Lamy listed the various characteristics of an ideal diagnostic test, such as an accurate, rapid, inexpensive test that can be performed directly on (blood) samples and available at a point of care (<30 minutes). The ideal test would also remain unaffected by antimicrobial therapy, be able to differentiate contaminants from pathogens, and would permit informed decision making regarding antibiotic choices. Lamy offered recommendations to tackle the issue of high heterogeneity in patients by using biomarkers, artificial intelligence, and microbiological findings, as well as the prospect of using a single biomarker to accurately identify patients with sepsis. They acknowledged that new biomarkers are currently being investigated, such as circulating microRNA, as well as endothelial-related biomarkers aimed at indicating severity and predicting sepsis incidence.
Lamy concluded by stating that the cost-effectiveness of these rapid methods is still unclear; emerging and promising technologies are rapidly becoming available, but it is too early to have firm evidence on whether they can help with sepsis diagnosis. Hence, there is a need for better diagnostics permitting for the rapid identification of pathogens and characterisation of the host response, well-designed clinical trials with enrichment strategies to better manage patient heterogeneity, and biomarker tests for sepsis.

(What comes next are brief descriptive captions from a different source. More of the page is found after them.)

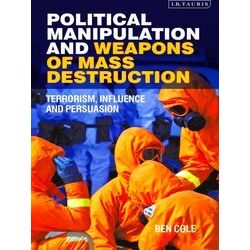 Political Manipulation and Weapons of Mass Destruction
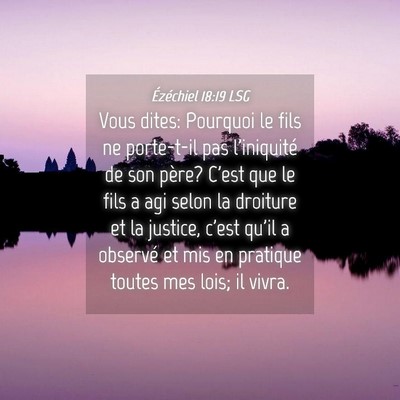 Picture 04 - Ézéchiel 18:19 LSG - Vous dites: Pourquoi le fils ne porte-t-il pas - Bible Verse Picture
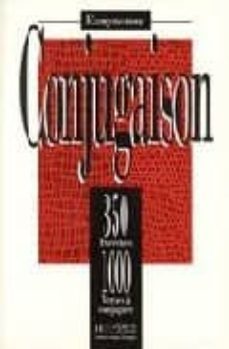 conjugaison, 350 exercises, 1000 verbes aconjuguer-j. bady-i. greaves-9782011550668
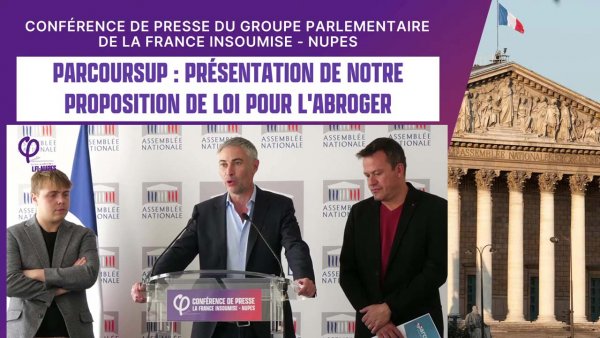 ParcourSup : Présentation de notre proposition de loi pour l'abroger - LFI-NUPES le 15/06/2023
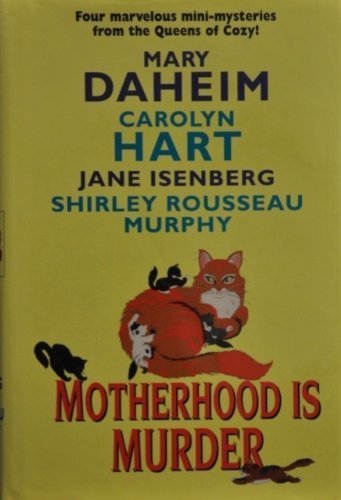 Beispielbild fr Motherhood Is Murder zum Verkauf von Half Price Books Inc.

The session went on to discuss sepsis management in low- and middle-income countries, as well as implementing biomarker-driven immunotherapy. Flavia Machado, Federal University of São Paulo, Brazil, highlighted the importance of understanding challenges, increasing awareness, prevention, and survivorship, as well as improving recognition, treatment, and research capacity. Evangelos Giamarellos-Bourboulis, National and Kapodistrian University of Athens, Greece, underscored the main challenge of patient heterogeneity and emphasised the need for biomarker-guided therapeutics. Giamarellos-Bourboulis discussed the need for biomarkers that are informative to a degree, whereby certain pathways that, for example, impact mortality can be directly targeted using therapies, thereby advocating for the treatment based on biomarkers, irrespective of physical and clinical signs.
A common theme throughout this session revolved around personalised medicine in sepsis management being a rapidly emerging and promising field, with substantial potential to improve patient outcomes. However, further randomised controlled trials are requisite to investigate the feasibility of utilising biomarkers for sepsis management.